Риндан больше не приезжает — зато звонит по нескольку раз в день и мы общаемся по перенесенному в моему комнату рабочему передатчику Джо. Долгими разговоры не получаются: Максвелл по уши завален работой, но даже нескольких минут хватает, чтобы у меня за спиной выросли крылья.

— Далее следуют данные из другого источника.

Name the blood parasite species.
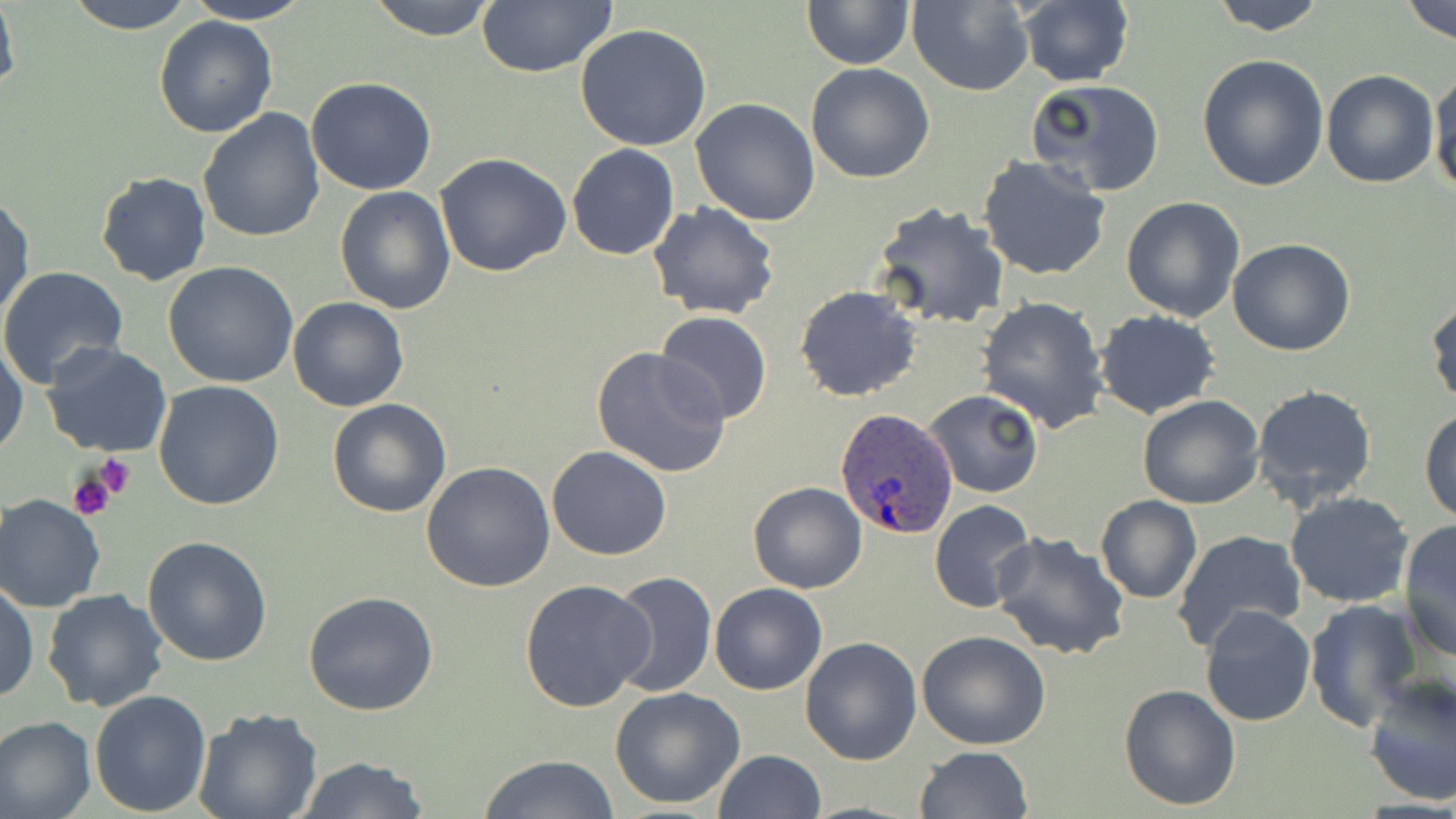
Plasmodium ovale.

field of view = single
Plasmodium ovale-infected red blood cell locations = approximate bounding boxes as (x1,y1)-(x2,y2) corner pairs in pixels: (832,408)-(959,540)
platelet locations = approximate bounding boxes as (x1,y1)-(x2,y2) corner pairs in pixels: (94,456)-(137,500), (67,468)-(122,522)
preparation = thin blood film
magnification = 1000x
uninfected red blood cell locations = approximate bounding boxes as (x1,y1)-(x2,y2) corner pairs in pixels: (0,0)-(21,102), (64,0)-(199,34), (181,0)-(316,24), (366,0)-(500,40), (801,0)-(913,69), (1207,0)-(1330,34), (1402,0)-(1456,43), (475,1)-(620,77), (906,1)-(1034,94), (1015,1)-(1134,87), (152,14)-(278,138), (574,24)-(713,151), (1196,54)-(1329,193), (805,62)-(935,183), (1429,69)-(1456,197), (1320,70)-(1439,188), (306,77)-(436,195), (1027,78)-(1166,197), (690,98)-(823,226), (198,108)-(325,246), (567,144)-(680,260), (434,153)-(572,277), (977,155)-(1113,280), (95,171)-(213,287), (335,186)-(456,314), (0,191)-(35,325), (1120,195)-(1247,322), (647,200)-(779,320), (871,201)-(1009,332), (1228,238)-(1355,357), (163,262)-(300,388), (0,266)-(130,387), (795,285)-(922,401), (1426,294)-(1456,408), (287,295)-(409,413), (976,296)-(1109,434), (1093,309)-(1221,420), (654,311)-(774,426), (0,337)-(28,459), (40,341)-(175,459), (589,346)-(732,480), (153,381)-(286,510), (1251,384)-(1379,510), (923,389)-(1044,497), (1137,394)-(1266,510), (327,398)-(451,518), (1419,407)-(1456,525), (547,446)-(672,561), (421,461)-(555,592), (748,482)-(867,594), (1284,491)-(1415,610), (1,495)-(105,612), (1095,495)-(1203,604), (930,500)-(1039,615), (1398,519)-(1456,662), (988,529)-(1133,661), (1171,529)-(1306,651), (142,535)-(276,667), (608,571)-(717,698), (518,578)-(655,712), (1,581)-(38,704), (709,583)-(828,696), (41,589)-(169,713), (304,592)-(439,716), (1304,599)-(1422,729), (1200,604)-(1316,727), (755,611)-(893,750), (917,630)-(1051,750), (799,636)-(922,765), (1361,674)-(1456,807), (1118,683)-(1241,811), (610,686)-(748,809), (89,690)-(213,816), (193,708)-(324,819), (0,715)-(97,819), (916,746)-(1034,818), (713,749)-(826,819), (478,754)-(619,819), (294,756)-(430,819)
image size = 1456×819 pixels
stain = May-Grünwald-Giemsa
modality = light microscopy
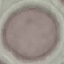

Summary:
  - Result: negative for malaria parasites
  - Capture: smartphone through the microscope eyepiece
  - Image type: automatically extracted cell patch, resized to 64 × 64 pixels
  - Stain: Giemsa
  - Preparation: thin blood smear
Report the malaria status of this cell.
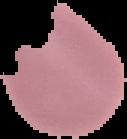

Parasitized.

From a thin blood film. Image is 127×139 pixels. Cell region segmented out of the field of view; the surrounding area is masked to black.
Locate every malaria parasite.
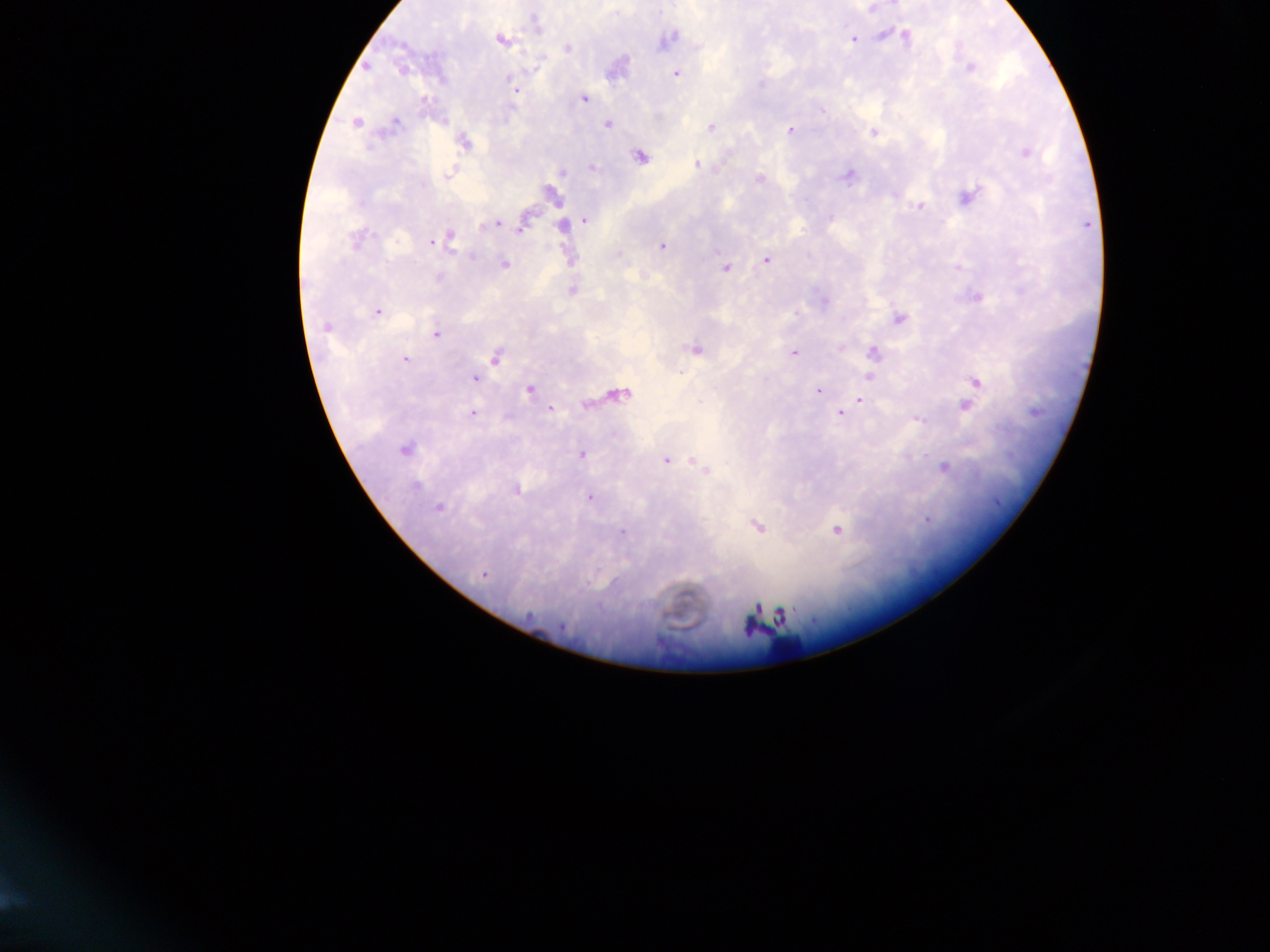
Approximate centers as {x, y} in pixels.
Malaria parasites: {871, 9}, {536, 24}, {884, 36}, {905, 36}, {668, 39}, {853, 39}, {500, 40}, {568, 48}, {367, 67}, {970, 68}, {402, 69}, {676, 74}, {513, 84}, {515, 91}, {583, 98}, {822, 111}, {356, 122}, {395, 124}, {608, 124}, {711, 127}, {790, 130}, {874, 132}, {464, 143}, {1026, 153}, {640, 157}, {698, 165}, {592, 168}, {561, 173}, {448, 175}, {847, 176}, {760, 178}, {553, 195}, {968, 196}, {920, 206}, {585, 220}, {497, 223}, {562, 226}, {523, 227}, {450, 236}, {439, 239}, {355, 241}, {432, 242}, {662, 246}, {766, 260}, {504, 264}, {726, 268}, {437, 277}, {572, 291}, {978, 298}, {378, 311}, {900, 319}, {326, 326}, {435, 334}, {695, 350}, {794, 353}, {873, 353}, {496, 357}, {405, 358}, {870, 377}, {474, 378}, {976, 382}, {529, 390}, {818, 390}, {620, 394}, {860, 400}, {586, 405}, {965, 405}, {551, 410}, {473, 413}, {839, 413}, {919, 421}, {405, 450}, {582, 454}, {666, 460}, {702, 467}, {944, 468}, {416, 485}, {517, 490}, {590, 497}, {439, 507}, {757, 527}, {837, 531}, {622, 532}, {484, 575}, {756, 608}, {782, 615}, {751, 623}.

Leukocyte locations (subset; some below the resolvable size): {784, 647}. Thick blood film. Single field of view. Mobile-phone photograph taken through the microscope. Image is 1270×952 pixels. Collected in Ghana.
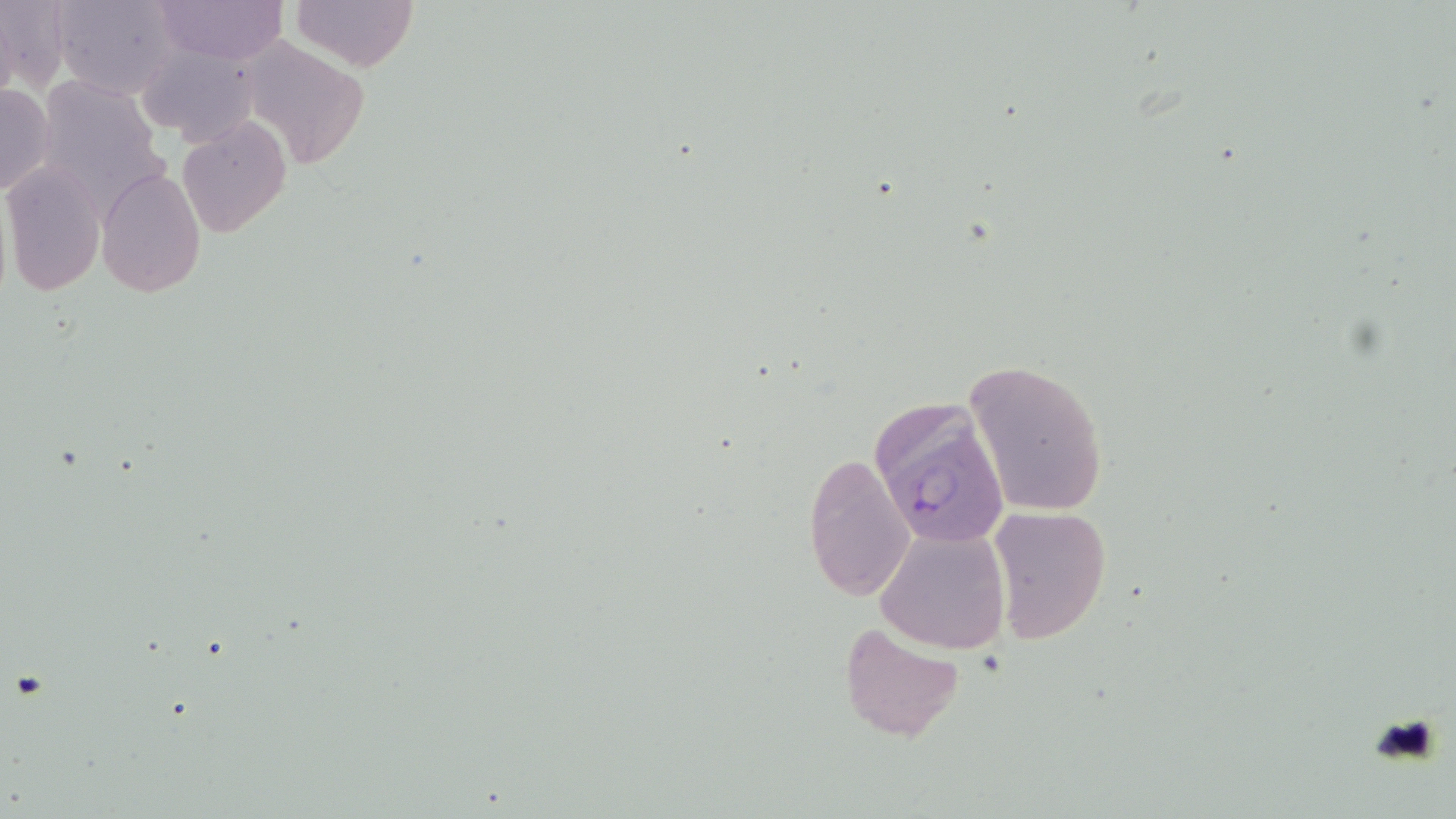

Summary:
  - Coordinate format: approximate bounding boxes as named x1/y1/x2/y2 corners in pixels
  - Uninfected red blood cell locations: (x1=0, y1=0, x2=71, y2=94), (x1=49, y1=0, x2=180, y2=100), (x1=154, y1=0, x2=284, y2=64), (x1=288, y1=0, x2=418, y2=72), (x1=237, y1=37, x2=372, y2=170), (x1=135, y1=41, x2=263, y2=148), (x1=35, y1=76, x2=164, y2=209), (x1=1, y1=82, x2=55, y2=198), (x1=177, y1=117, x2=291, y2=238), (x1=1, y1=160, x2=107, y2=298), (x1=96, y1=168, x2=206, y2=298), (x1=965, y1=357, x2=1110, y2=519), (x1=803, y1=451, x2=914, y2=601), (x1=985, y1=505, x2=1111, y2=645), (x1=874, y1=526, x2=1010, y2=655), (x1=837, y1=621, x2=966, y2=741)
  - Plasmodium falciparum-infected red blood cell locations: (x1=865, y1=397, x2=1013, y2=555)
  - Slide-level diagnosis: Plasmodium falciparum
  - Modality: light microscopy
  - Image size: 1456×819 pixels
  - Magnification: 1000x
  - Stain: May-Grünwald-Giemsa
  - Preparation: thin blood film
  - Field of view: one of a larger specimen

Королевский дознаватель в сопровождении Ирмиса приезжает на четвертый день. Он несколько часов по кругу задает мне одни и те же вопросы, касающиеся Алвиса и Вальтца. Сидя в подушках, я до мельчайших деталей вспоминаю все наши разговоры с Лавджоем, обстоятельства нашего недолгого путешествия в Лаерж и особенно — диалог внизу, в хранилище. Это все дается мне достаточно легко, в отличии от моего организма — и, когда дознаватели наконец прощаются, я чувствую себя так, будто по мне с десяток дилижансов проехал. Даже от предложенного Джо снотворного не отказываюсь — наоборот, прошу двойную порцию и в сон погружаюсь с плохо скрываемой радостью.

Глава 26

Проходит еще несколько дней прежде, чем в веренице однообразных будней что-то меняется. Начинается все стандартно — звонком в дверь, который я уже научилась слышать даже сквозь плотно закрытую дверь. Но взволнованно-радостный голос Адель заставляет меня вслушаться в происходящее — но я только и слышу, что суету внизу и скрип лестницы.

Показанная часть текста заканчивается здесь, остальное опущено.